Object Storage uses commodity hardware and disks in expandable clustered nodes to enable the following key features.
Store any type of file based data from files through to multimedia.
Massively scalable without limitation due to hardware configuration or filesystem constraints.
Attach rich metadata to every file to make it searchable using multiple criteria.
Each Object also has a unique identifier which is used to make data retrieval very fast no matter how large the object store becomes.
Object Storage is the storage of the web, with file sharing services like Dropbox, Photos on Facebook and Music on Spotify. Perhaps the most famous example of a massive object store is AWS s# storage.

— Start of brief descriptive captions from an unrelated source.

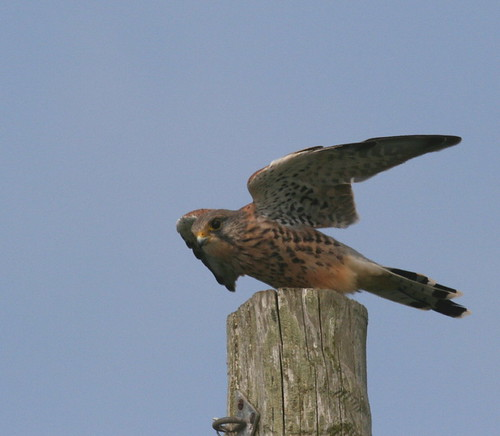 "Kestrel on post • <a style=""font-size:0.8em;"" href=""http://www.flickr.com/photos/30837261@N07/10722421285/"" target=""_blank"">View on Flickr</a>"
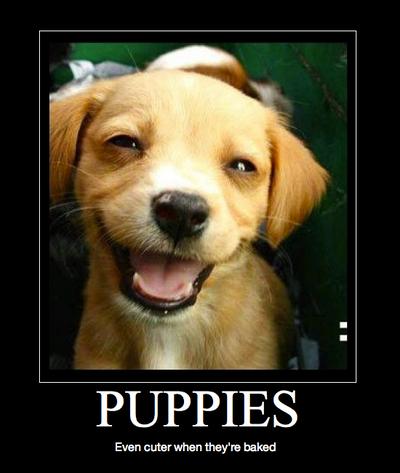 Good Demotivational Images Baked_Puppy_by_ShoujouhiKarasu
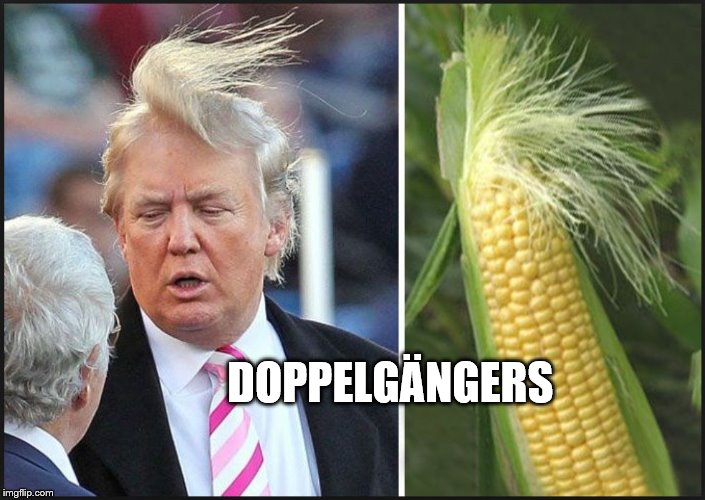 DOPPELGÄNGERS | image tagged in corn,vegetables,farming,trump hair,comb over,hair | made w/ Imgflip meme maker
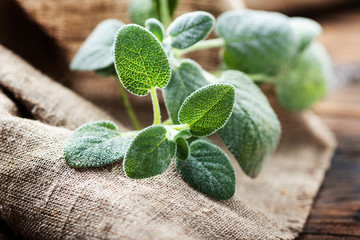 Fresh sage leaf
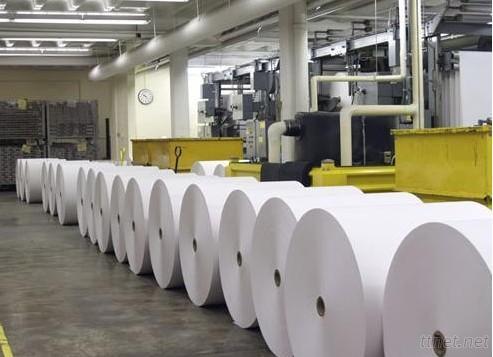 Shandong Jining Greenforest Paper Co., Ltd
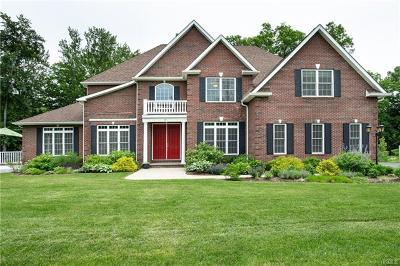 Hopewell Junction Single Family Home For Sale: 15 Lees Way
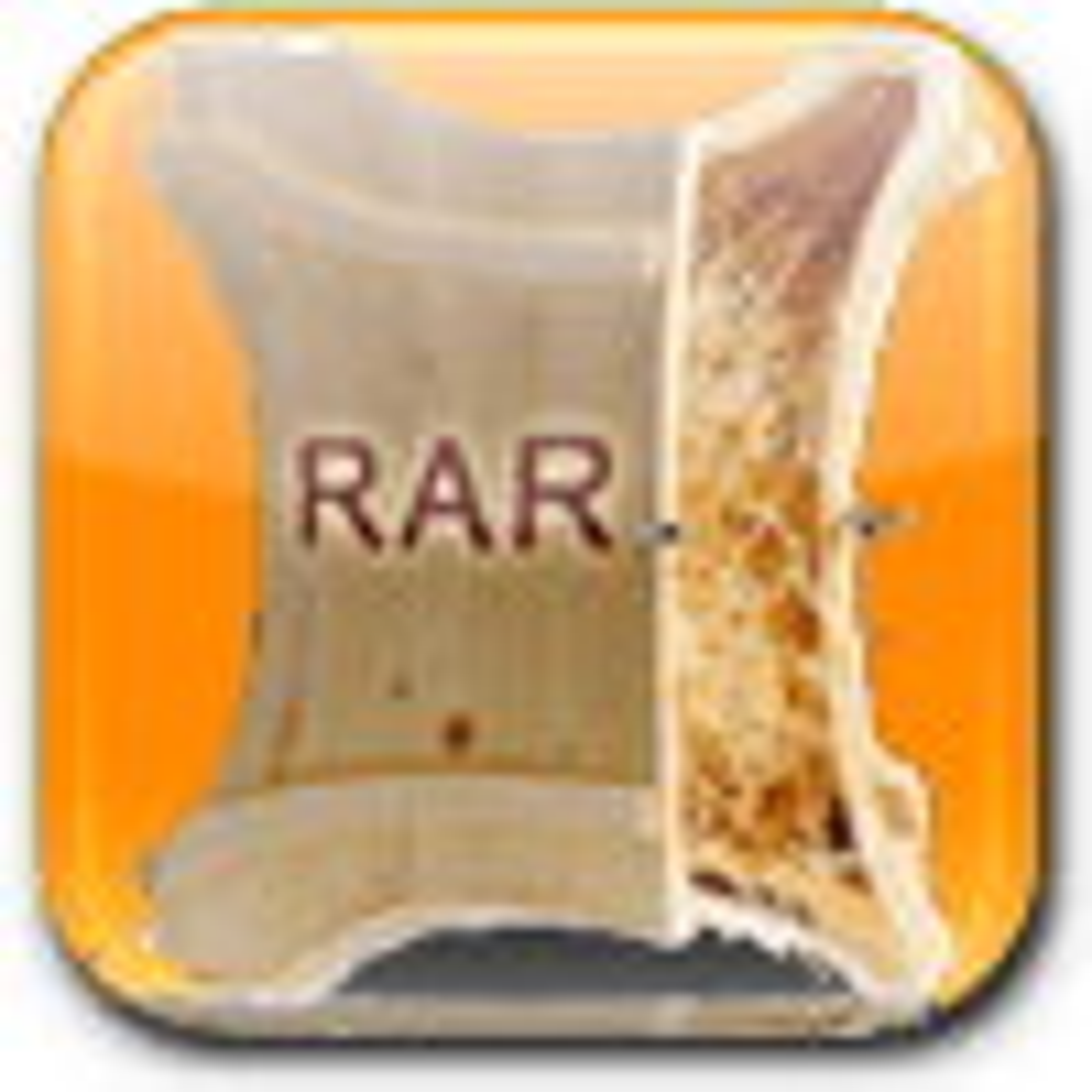 RAR Expander 0.8.5 Beta 4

Because Object storage is built on clustered nodes, every file is saved in more than one physical location, ensuring a certain amount of redundancy and data protection is built in. Because there is not limitation on number of files that can handled, object storage can grow to many millions of files, yes due to the meta data rich indexing the data you need whether multimedia, log or standard files is retrievable at speed via very flexible and wide ranging search capability.
Multiple Disk vendors also offer corporate object storage solutions which offer all of the benefits of public or web based object storage but extra layers of security and sometime extra performance also thrown in.
As we create data through different sources such as social, multimedia, from devices and applications, Object Storage have become a very appropriate way to store and manage this less “structured” approach to creating data than is the case for a simple file based storage approach.